Top of RECORDS PROVIDED
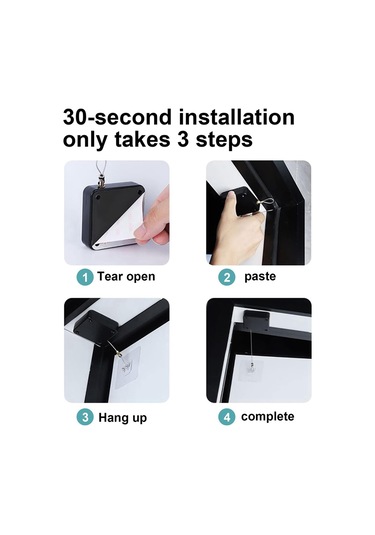 30-second installation only takes 3 steps

1 Tear open

2 paste

3 Hang up

4 complete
Bottom of RECORDS PROVIDED
TO DO:
Copy all of the records verbatim, omitting the pictures.

RESULT FOR THIS EXERCISE:
 30-second installation only takes 3 steps

1 Tear open

2 paste

3 Hang up

4 complete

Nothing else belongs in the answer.